A classificação nos pênaltis não foi suficiente para aliviar o clima em São Januário. Um dos principais focos da insatisfação da torcida do Vasco da Gama foi o desempenho do meio-campo, especialmente do camisa 10 Philippe Coutinho, que deixou o campo ainda no intervalo sob vaias e protestos.
Em um primeiro tempo marcado por erros, lentidão e falta de criatividade, o setor que deveria organizar o jogo simplesmente não funcionou.
Atuação abaixo do esperado
Esperava-se que Coutinho fosse o ponto de equilíbrio técnico em uma partida decisiva, mas o que se viu foi um jogador apagado, distante da bola e sem conseguir acelerar o jogo. Pouco participativo, não conseguiu ditar o ritmo nem oferecer soluções ofensivas.

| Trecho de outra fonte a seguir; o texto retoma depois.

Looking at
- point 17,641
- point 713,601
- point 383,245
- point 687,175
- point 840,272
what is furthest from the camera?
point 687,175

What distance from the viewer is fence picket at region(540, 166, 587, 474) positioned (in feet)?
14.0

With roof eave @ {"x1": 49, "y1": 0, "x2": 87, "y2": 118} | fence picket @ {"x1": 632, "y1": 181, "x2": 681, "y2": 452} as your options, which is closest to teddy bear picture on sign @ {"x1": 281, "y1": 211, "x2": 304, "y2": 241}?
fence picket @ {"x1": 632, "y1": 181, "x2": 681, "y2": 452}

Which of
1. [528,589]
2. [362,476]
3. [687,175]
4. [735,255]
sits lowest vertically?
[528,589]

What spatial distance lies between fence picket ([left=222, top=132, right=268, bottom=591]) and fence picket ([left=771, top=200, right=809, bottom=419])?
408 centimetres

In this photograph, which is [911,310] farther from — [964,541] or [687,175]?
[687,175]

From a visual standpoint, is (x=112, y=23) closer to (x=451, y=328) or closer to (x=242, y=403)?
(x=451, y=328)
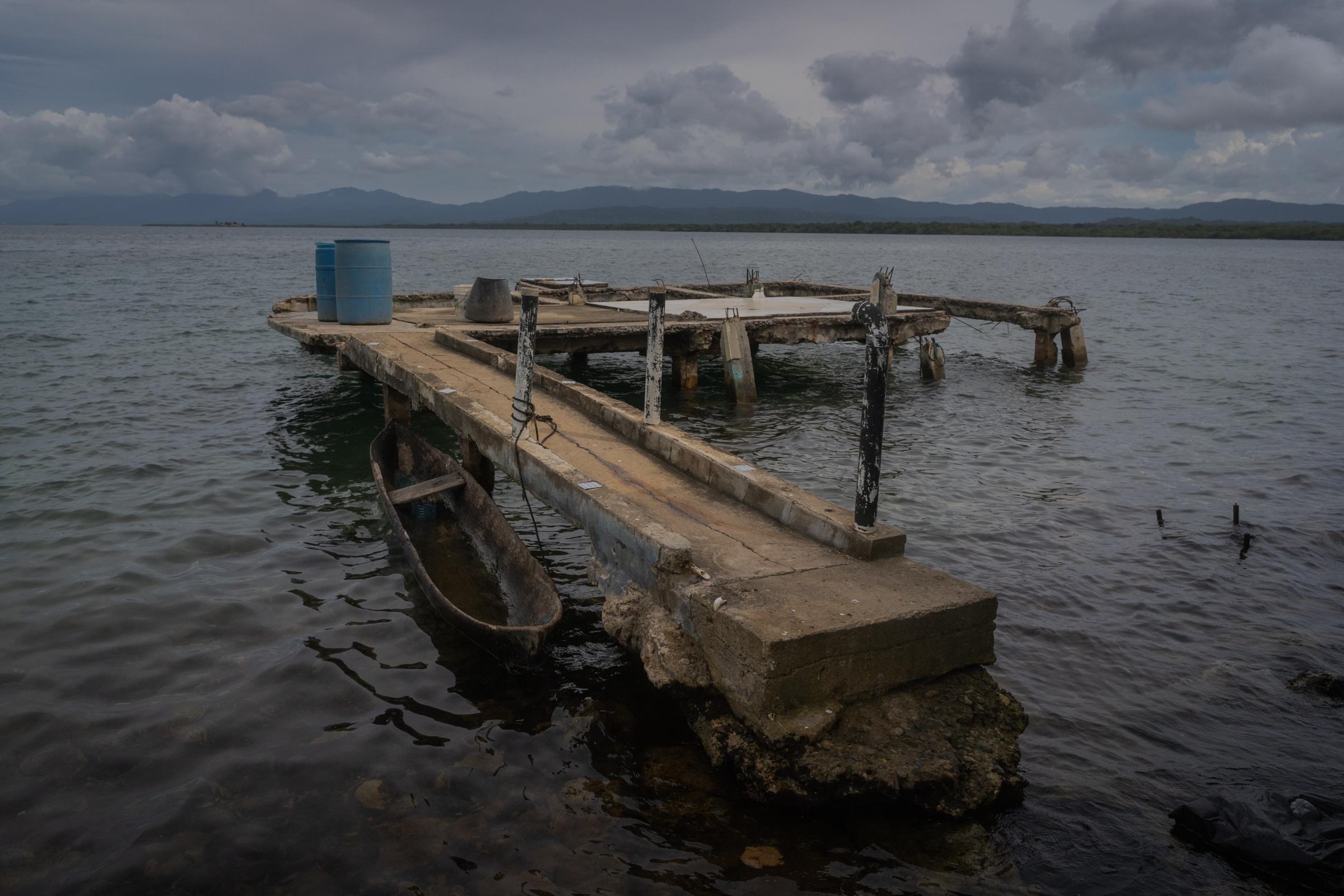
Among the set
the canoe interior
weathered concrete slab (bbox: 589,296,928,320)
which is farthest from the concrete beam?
weathered concrete slab (bbox: 589,296,928,320)

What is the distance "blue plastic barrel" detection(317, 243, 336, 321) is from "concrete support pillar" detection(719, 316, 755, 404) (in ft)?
24.1

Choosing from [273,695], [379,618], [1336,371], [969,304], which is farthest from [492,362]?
[1336,371]

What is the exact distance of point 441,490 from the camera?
895 centimetres

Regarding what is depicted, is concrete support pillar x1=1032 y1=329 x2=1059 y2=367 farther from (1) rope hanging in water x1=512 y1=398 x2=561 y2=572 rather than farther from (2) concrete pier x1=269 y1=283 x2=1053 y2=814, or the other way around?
(1) rope hanging in water x1=512 y1=398 x2=561 y2=572

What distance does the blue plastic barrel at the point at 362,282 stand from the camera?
1585cm

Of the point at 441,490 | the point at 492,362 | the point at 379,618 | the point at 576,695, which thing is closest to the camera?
the point at 576,695

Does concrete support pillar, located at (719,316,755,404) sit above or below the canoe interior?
above

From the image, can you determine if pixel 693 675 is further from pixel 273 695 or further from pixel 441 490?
pixel 441 490

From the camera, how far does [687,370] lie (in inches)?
688

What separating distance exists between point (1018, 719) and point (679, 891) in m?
2.21

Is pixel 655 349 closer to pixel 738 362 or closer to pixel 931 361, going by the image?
pixel 738 362

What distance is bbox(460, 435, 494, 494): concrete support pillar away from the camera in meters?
9.73

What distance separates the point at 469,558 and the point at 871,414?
4328mm

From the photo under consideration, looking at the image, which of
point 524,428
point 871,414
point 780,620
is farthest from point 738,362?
point 780,620
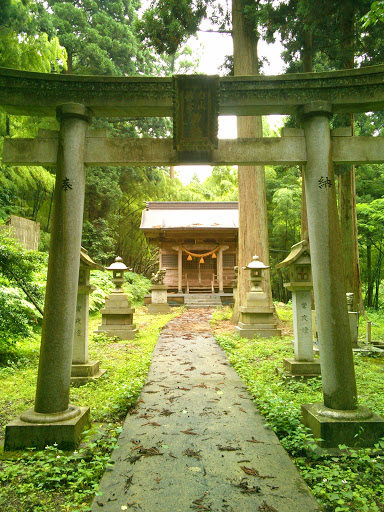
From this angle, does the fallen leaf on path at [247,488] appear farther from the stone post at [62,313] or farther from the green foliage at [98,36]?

A ausência de dinâmica no meio fez com que o Vasco abusasse de passes laterais e bolas longas previsíveis, facilitando a marcação do Volta Redonda e deixando o time exposto aos contra-ataques.
Decisão rara de Diniz
A substituição do camisa 10 no intervalo chamou atenção. Conhecido por insistir em jogadores de confiança mesmo em noites ruins, Fernando Diniz optou por sacar Coutinho ainda no vestiário, decisão incomum e que evidencia o quão abaixo foi o rendimento do meia.
A mudança melhorou o funcionamento do meio-campo no segundo tempo, com mais intensidade, circulação de bola e presença ofensiva, um contraste direto com o que havia sido apresentado nos 45 minutos iniciais.
Questionamentos sobre protagonismo
A atuação reacende um debate que cresce entre os torcedores: qual é, de fato, o papel de Coutinho neste Vasco? Vestindo a camisa 10, espera-se liderança técnica, criatividade e capacidade de decidir jogos importantes, atributos que não apareceram na noite decisiva em São Januário.
As vaias no intervalo não foram apenas um reflexo do resultado parcial, mas também da frustração com a falta de protagonismo em um momento em que o time precisava de referência em campo.
Mesmo com a classificação garantida, o desempenho do meio-campo e a atuação apagada de Coutinho deixaram marcas. Em um ambiente já pressionado, a cobrança tende a aumentar, e o camisa 10 passa a ser um dos principais símbolos das dúvidas que cercam o Vasco neste início de temporada.